The crisis, as in the business world at large, has sped up transitions that might have taken years. The Humane Society of the United States shifted to virtual fundraising in the spring, says Karen Duarte, its vice president of events and conferences. An April concert live-streamed via Twitch, YouTube and Facebook with such performers as Jason Mraz and Chris Daughtry raised US$300,000 (S$399,594), with donations popping up on phone and computer screens to encourage other viewers to give. The event mostly replaced the income the society had expected to make from a private house party it holds each spring in LA.

The Humane Society Gala
The Humane Society’s annual fundraising gala went virtual this year

When the Humane Society took its annual Animal Care Expo, typically attended by 2,500 employees from animal shelters across the country, to an online platform in May, it dropped the entrance fee from just over US$200 (S$266.4) to US$29 (S$38.63) and found that the discount doubled the number of people who could afford to attend. Future conferences will retain an online component, says Duarte, who managed these changes while recovering from COVID-19 along with her husband and son. “We’re really learning a whole new way of philanthropy,” she notes. But the animal-protection group’s annual gala, its single biggest fundraiser, is looking bleak. The November event will go virtual and honour everyday heroes who foster pets. Ticket buyers to the event can submit videos of their own efforts.
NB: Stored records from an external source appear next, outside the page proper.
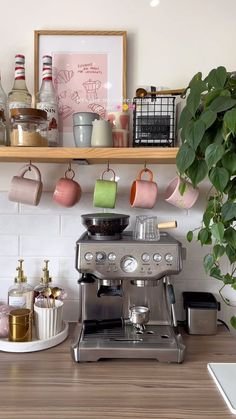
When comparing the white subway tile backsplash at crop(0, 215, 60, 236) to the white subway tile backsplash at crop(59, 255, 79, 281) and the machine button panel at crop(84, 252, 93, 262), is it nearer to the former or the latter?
the white subway tile backsplash at crop(59, 255, 79, 281)

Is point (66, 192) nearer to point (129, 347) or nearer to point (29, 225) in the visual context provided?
point (29, 225)

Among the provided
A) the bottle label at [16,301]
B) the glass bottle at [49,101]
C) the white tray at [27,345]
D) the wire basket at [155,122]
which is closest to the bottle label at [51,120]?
the glass bottle at [49,101]

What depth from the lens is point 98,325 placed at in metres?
1.13

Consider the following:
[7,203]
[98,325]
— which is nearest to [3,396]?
[98,325]

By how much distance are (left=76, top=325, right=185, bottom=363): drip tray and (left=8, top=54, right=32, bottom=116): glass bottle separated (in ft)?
2.49

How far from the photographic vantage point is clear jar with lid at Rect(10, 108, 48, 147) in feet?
3.55

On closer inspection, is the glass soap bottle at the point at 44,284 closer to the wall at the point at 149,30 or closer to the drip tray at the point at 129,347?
the drip tray at the point at 129,347

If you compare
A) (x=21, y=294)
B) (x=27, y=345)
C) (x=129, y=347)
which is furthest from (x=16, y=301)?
(x=129, y=347)

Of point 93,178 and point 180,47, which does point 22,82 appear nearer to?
point 93,178

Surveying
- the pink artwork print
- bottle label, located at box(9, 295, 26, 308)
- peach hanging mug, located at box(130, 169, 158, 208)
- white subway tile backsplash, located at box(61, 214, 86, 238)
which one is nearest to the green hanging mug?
peach hanging mug, located at box(130, 169, 158, 208)

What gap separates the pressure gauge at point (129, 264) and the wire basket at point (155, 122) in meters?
0.36

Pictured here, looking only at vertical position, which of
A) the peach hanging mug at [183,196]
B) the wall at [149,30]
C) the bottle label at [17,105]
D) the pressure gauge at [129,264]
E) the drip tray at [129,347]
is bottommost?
the drip tray at [129,347]

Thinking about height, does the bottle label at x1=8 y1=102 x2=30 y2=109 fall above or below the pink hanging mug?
above

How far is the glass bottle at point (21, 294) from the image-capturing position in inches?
46.3
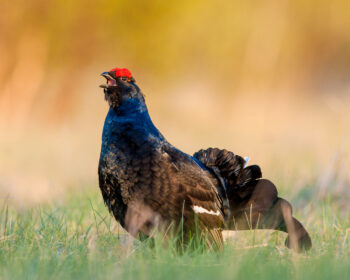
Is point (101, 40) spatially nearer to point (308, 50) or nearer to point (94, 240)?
point (308, 50)

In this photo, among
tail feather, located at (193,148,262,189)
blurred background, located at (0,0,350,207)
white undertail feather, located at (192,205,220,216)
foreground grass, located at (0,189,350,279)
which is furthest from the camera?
blurred background, located at (0,0,350,207)

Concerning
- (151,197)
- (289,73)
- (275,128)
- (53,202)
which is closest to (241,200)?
(151,197)

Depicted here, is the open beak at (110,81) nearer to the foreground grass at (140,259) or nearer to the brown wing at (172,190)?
the brown wing at (172,190)

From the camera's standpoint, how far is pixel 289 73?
63.8 feet

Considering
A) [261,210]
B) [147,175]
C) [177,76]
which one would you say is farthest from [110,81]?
[177,76]

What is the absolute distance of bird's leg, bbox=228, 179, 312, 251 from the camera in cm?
423

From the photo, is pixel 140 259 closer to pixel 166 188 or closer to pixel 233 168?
pixel 166 188

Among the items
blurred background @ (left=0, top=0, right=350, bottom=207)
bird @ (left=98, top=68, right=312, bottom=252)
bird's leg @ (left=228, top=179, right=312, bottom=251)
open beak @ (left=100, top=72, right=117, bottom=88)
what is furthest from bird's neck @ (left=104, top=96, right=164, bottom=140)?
blurred background @ (left=0, top=0, right=350, bottom=207)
The gala raised US$3 million (S$4 million) in 2019. This year? “If we could do half, we’d be really happy.”

One challenge for nonprofits is grabbing the attention of donors who are distracted by upheaval. Rick Caruso, a billionaire real-estate developer who co-founded the Caruso Family Foundation with his wife, saw his businesses slammed by COVID-19, which shut down his LA shopping mall the Grove, his lavish Miramar Beach Resort outside Santa Barbara, Calif., and other retail developments. “We went from 100 per cent revenue to about 20 per cent, without a road map,” Caruso says.

Caruso Family Foundation
The Caruso Family Foundation increased its spending by 20 per cent to help charities in California

Since he funnels 20 per cent of his profits into his foundation, the logical business-minded move might have been to pull back. But when Caruso checked in with the organizations that it supports, he got an earful of needs. Para Los Niños and Operation Progress, which both serve underprivileged children in LA, told him they were overwhelmed with hungry families. The Los Angeles Fire Department lacked personal protective equipment.

As a result of those conversations, rather than shaving his contributions, Caruso estimates he increased the foundation’s spending by 20 per cent this year. He also redeployed resources such as the Miramar resort’s beachside food truck, which delivered breakfast burritos to first responders in Santa Barbara and then food to shelters in LA during the lockdown.

“Holy Toledo, there’s some massive impacts going on here,” says Caruso of the need to give. “Listen, if not now, when?”